Text passage:

POCATELLO — Out of 45,000 eligible TSA officers nationwide, Pocatello Regional Airport’s Kimberlee Green stood out and was named TSA Officer of the Year, Thursday.

One of nearly 1,000 TSA officers (or TSOs) to be nominated and entered into an intensive vetting process, Green separated herself. Not just through her exceptional service but by her assistance in developing a realtime tracking process used by all the regional (non-Boise) airports in Idaho.

The honor, which normally goes to a TSO at one of the country’s larger airports, landed right where it belongs, in the opinion of TSA Idaho spokesperson Andrew Coose.

“This is, perhaps, TSA’s most prestigious annual award,” Coose told “It’s very unusual that a state the size of Idaho gets it — I only have about 250 employees across the whole state, we have airports that have over 2,000 (nationally).”

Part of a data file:

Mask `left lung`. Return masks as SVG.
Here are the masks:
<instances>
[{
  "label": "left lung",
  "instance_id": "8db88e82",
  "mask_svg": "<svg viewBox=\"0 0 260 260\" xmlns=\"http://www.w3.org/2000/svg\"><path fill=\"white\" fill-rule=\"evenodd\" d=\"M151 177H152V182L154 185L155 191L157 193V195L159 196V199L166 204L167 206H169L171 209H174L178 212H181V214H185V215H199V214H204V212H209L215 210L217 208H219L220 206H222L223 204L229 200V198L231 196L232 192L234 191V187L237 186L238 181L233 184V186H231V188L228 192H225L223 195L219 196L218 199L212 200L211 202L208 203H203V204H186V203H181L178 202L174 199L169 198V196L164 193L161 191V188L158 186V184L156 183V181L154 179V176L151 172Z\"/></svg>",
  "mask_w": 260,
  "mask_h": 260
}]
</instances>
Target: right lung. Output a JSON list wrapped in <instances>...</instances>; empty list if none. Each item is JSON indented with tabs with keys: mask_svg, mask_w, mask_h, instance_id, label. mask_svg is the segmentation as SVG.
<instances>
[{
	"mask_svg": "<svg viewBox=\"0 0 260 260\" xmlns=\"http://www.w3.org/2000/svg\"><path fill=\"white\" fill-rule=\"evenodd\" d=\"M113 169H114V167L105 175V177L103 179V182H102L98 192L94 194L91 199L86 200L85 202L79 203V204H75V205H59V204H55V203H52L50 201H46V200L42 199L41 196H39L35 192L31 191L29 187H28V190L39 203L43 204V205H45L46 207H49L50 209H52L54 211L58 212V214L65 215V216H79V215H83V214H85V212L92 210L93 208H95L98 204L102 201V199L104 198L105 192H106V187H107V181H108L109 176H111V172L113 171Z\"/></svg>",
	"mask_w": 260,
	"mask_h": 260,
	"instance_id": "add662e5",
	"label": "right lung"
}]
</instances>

Required work:
1. In the TSA award article, what did Kimberlee Green help develop?
2. Extend the news article about Kimberlee Green's TSA award by writing on from its last sentence.

Answer list:
1. A realtime tracking process used by all the regional (non-Boise) airports in Idaho.

2.
Green laughingly agreed that her work with her tracking dashboard and in payroll management was just to move the Idaho regional airports into the 21st century.

“I don’t know if it’s set in yet, for sure,” said Green, who found out about her selection the week of Thanksgiving. “But still, it’s a huge honor. It’s something that I never would have imagined or expected, especially at a small airport like this.”

Green, an Idaho Falls native, said she happened into her job in 2011 out of necessity and lack of opportunity. Since, though, she has developed a passion for protecting the travelers coming and going to Pocatello.

With that passion she has grown into a calming leadership force at the Pocatello airport, one of fewer than 20 employees. And that, TSA Pacific spokeswoman Lorie Dankers said, has been vital during a time when travel has been unpredictable.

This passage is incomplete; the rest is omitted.